I have the following snippet running to train a model for text classification. I optmized it quite a bit and it's running pretty smoothly however, it still uses a lot of RAM. Our dataset is huge (13 million documents + 18 million words in the vocabulary) but the point in execution throwing the error is very weird, in my opinion. The script:
encoder = LabelEncoder()
y = encoder.fit_transform(categories)
classes = list(range(0, len(encoder.classes_)))
vectorizer = CountVectorizer(vocabulary=vocabulary,
binary=True,
dtype=numpy.int8)
classifier = SGDClassifier(loss='modified_huber',
n_jobs=-1,
average=True,
random_state=1)
tokenpath = modelpath.joinpath("tokens")
for i in range(0, len(batches)):
token_matrix = joblib.load(
tokenpath.joinpath("{}.pickle".format(i)))
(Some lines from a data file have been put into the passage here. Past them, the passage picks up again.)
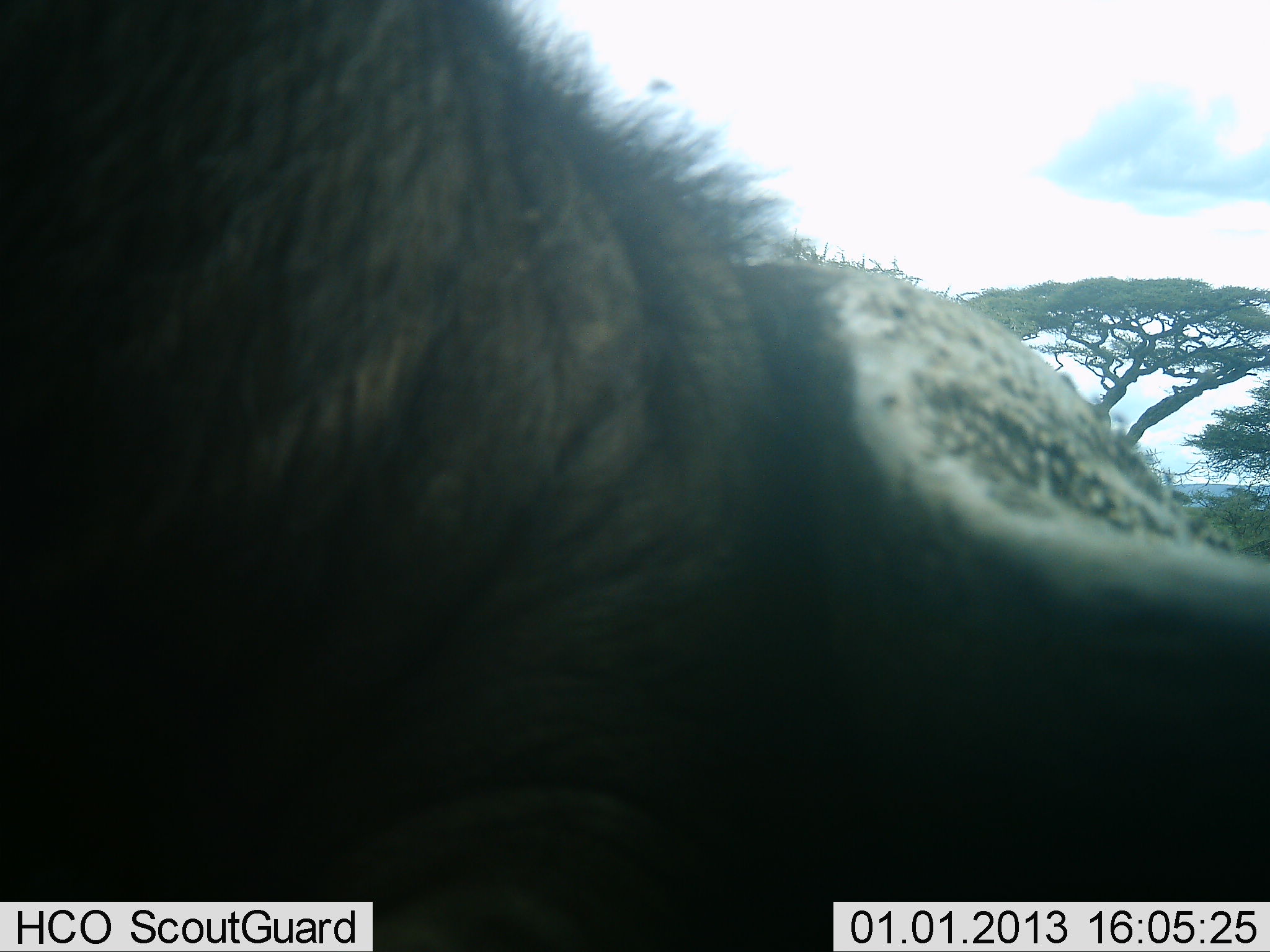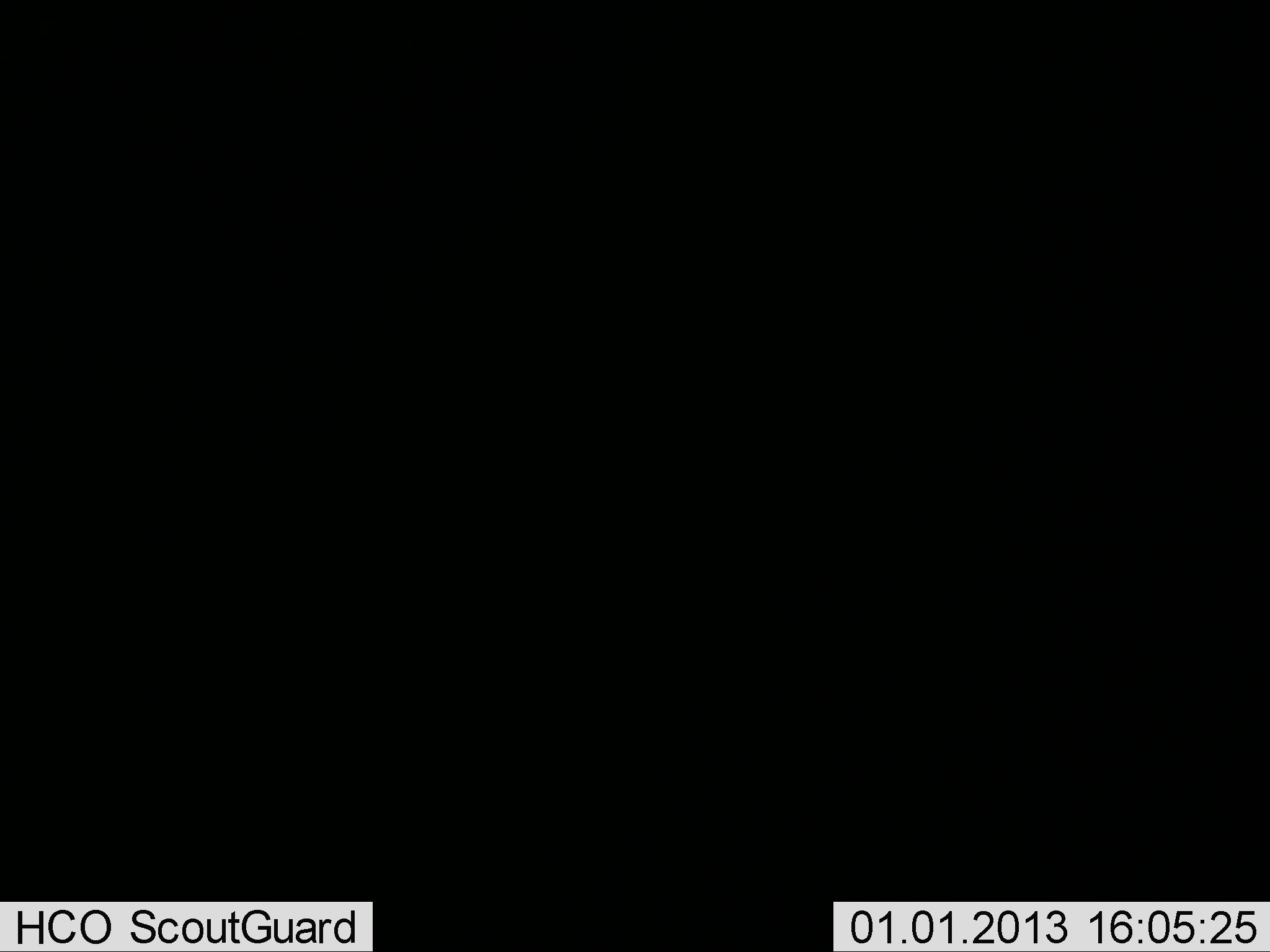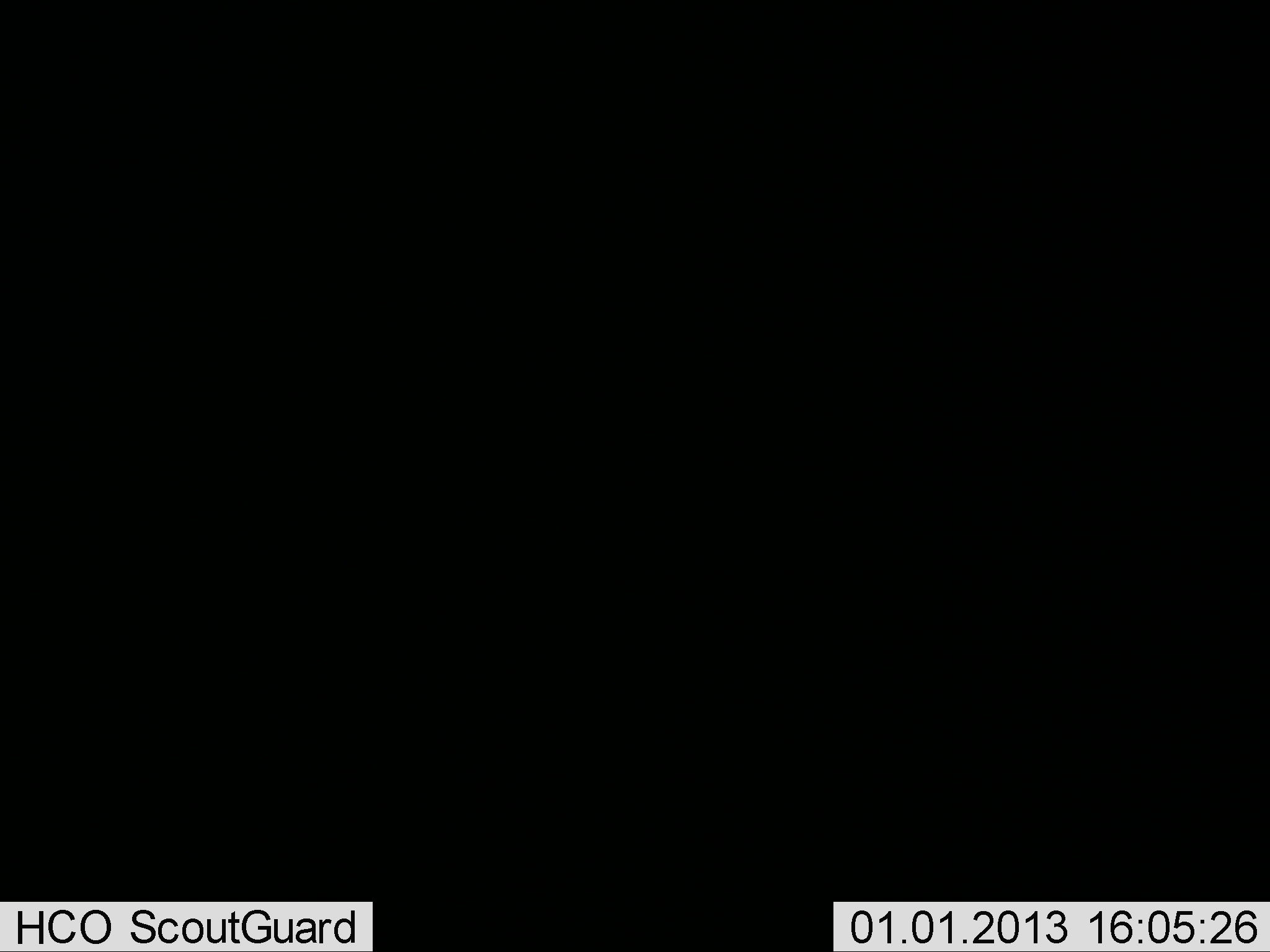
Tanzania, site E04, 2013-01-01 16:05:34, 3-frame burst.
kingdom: Animalia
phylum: Chordata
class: Mammalia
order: Artiodactyla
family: Bovidae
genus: Syncerus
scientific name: Syncerus caffer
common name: cape buffalo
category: buffalo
Buffalo (cape buffalo) (Syncerus caffer), count 1. Behavior (volunteer vote fractions): standing 100%, resting 0%, moving 0%, interacting 0%. Young present (vote fraction): 0%. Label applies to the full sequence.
batchsize = len(token_matrix)
classifier.partial_fit(
vectorizer.transform(token_matrix),
y[i * batchsize:(i + 1) * batchsize],
classes=classes
)
joblib.dump(classifier, modelpath.joinpath('classifier.pickle'))
joblib.dump(vectorizer, modelpath.joinpath('vectorizer.pickle'))
joblib.dump(encoder, modelpath.joinpath('category_encoder.pickle'))
joblib.dump(options, modelpath.joinpath('extraction_options.pickle'))
I got the MemoryError at this line:
joblib.dump(vectorizer, modelpath.joinpath('vectorizer.pickle'))
At this point in execution, training is finished and the classifier is already dumped. It should be collected by the garbage collector in case more memory is needed. In addition to it, why should joblib allocate so much memory if it isn't even compressing the data.
I do not have deep knowledge of the inner workings of the python garbage collector. Should I be forcing gc.collect() or use 'del' statments to free those objects that are no longer needed?
Update:
I have tried using the HashingVectorizer and, even though it greatly reduces memory usage, the vectorizing is way slower making it not a very good alternative.
I have to pickle the vectorizer to later use it in the classification process so I can generate the sparse matrix that is submitted to the classifier. I will post here my classification code:
extracted_features = joblib.Parallel(n_jobs=-1)(
joblib.delayed(features.extractor) (d, extraction_options) for d in documents)
probabilities = classifier.predict_proba(
vectorizer.transform(extracted_features))
predictions = category_encoder.inverse_transform(
probabilities.argmax(axis=1))
trust = probabilities.max(axis=1)